Ningún aragonés necesita que le expliquen Ansó. Todo el mundo sabe que es un pueblo pintoresco, con casas de una arquitectura peculiar, situado en un valle sin salida por el norte y rodeado de montañas. Nadie ignora tampoco que se encuentra en un paraje recóndito al que se llega siguiendo carreteras plagadas de curvas, como si el visitante tuviera que hacer un esfuerzo para alcanzar una meta que merece la pena.

Esas características hacen de la villa pirenaica un lugar especial, como situado «en el fin del mundo», en palabras de su alcaldesa, Montserrat Castán. De hecho, el turismo que recibe es, por un lado, de familias que buscan sobre todo tranquilidad y, por otro, de aficionados a la montaña que emplean Ansó como base de partida. Zaragozanos, navarros y vascos son sus más asiduos visitantes.

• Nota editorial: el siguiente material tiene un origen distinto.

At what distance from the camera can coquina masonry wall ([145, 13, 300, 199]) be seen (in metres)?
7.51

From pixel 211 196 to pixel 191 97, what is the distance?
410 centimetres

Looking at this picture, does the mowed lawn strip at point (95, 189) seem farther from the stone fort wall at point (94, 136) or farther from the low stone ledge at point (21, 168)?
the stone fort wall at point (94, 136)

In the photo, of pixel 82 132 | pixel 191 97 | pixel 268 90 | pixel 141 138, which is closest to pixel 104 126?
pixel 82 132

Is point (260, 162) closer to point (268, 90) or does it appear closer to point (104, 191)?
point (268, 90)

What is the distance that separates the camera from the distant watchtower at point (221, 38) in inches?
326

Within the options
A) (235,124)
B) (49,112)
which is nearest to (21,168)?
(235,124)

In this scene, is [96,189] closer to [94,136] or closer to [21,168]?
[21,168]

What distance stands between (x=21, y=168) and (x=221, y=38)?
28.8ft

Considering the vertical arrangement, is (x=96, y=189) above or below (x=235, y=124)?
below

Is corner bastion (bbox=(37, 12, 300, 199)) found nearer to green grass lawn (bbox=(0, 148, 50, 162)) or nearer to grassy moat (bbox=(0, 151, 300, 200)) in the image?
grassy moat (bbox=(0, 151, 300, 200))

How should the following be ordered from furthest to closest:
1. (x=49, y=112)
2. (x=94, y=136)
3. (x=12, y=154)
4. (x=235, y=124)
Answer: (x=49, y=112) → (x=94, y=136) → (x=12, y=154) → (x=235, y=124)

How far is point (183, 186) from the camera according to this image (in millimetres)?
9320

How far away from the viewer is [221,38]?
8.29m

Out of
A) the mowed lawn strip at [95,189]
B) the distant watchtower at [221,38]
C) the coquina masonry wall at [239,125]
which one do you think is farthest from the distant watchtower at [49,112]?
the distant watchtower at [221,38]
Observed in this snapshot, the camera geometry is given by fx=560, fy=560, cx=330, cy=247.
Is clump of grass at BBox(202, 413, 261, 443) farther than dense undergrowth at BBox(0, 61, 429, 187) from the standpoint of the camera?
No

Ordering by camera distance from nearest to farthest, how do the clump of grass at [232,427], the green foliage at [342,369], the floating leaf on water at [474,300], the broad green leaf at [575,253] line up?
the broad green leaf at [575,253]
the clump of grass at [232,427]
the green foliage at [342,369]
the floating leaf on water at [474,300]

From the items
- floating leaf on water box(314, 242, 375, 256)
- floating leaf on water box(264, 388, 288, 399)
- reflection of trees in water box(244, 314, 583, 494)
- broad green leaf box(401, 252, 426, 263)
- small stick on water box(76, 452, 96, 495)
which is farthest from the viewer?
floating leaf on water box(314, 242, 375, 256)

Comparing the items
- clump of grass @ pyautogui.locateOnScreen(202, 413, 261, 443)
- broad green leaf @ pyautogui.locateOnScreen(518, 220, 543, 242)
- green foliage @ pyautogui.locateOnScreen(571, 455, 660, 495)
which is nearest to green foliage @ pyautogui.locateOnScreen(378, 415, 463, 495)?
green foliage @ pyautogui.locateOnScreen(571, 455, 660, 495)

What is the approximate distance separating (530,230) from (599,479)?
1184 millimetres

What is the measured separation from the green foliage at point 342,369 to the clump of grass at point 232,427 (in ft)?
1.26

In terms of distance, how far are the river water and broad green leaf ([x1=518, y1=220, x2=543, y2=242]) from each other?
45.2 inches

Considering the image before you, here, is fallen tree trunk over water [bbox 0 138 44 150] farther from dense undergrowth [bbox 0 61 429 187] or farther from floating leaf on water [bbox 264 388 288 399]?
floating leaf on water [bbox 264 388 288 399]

Recientemente, en el 2015, la localidad entró en la asociación de los pueblos más bonitos de España. «Eso nos va a permitir darnos a conocer mejor en otras comunidades autónomas e incluso fuera de España», subraya Castán.

Claro que Ansó lleva andado cierto camino en su globalización como destino dentro del Pirineo. Y ya no es raro que lleguen hasta allí turistas de Canarias, Asturias, Andalucía y de cualquier otro lugar del mundo, incluida Nueva Zelanda, en las antípodas. «Hay gente que viene aquí por primera vez y se sorprende», explica la alcaldesa.

Conjunto armónico

A los recién llegados les encantan las calles llanas y perfectamente empedradas y los tejados de tejas planas de color rojizo, con sus monumentales chimeneas. La iglesia y un torreón medieval utilizado como sala de exposiciones son los edificios más destacados, así como el ayuntamiento y el museo del traje ansotano, que se encuentra en una ermita.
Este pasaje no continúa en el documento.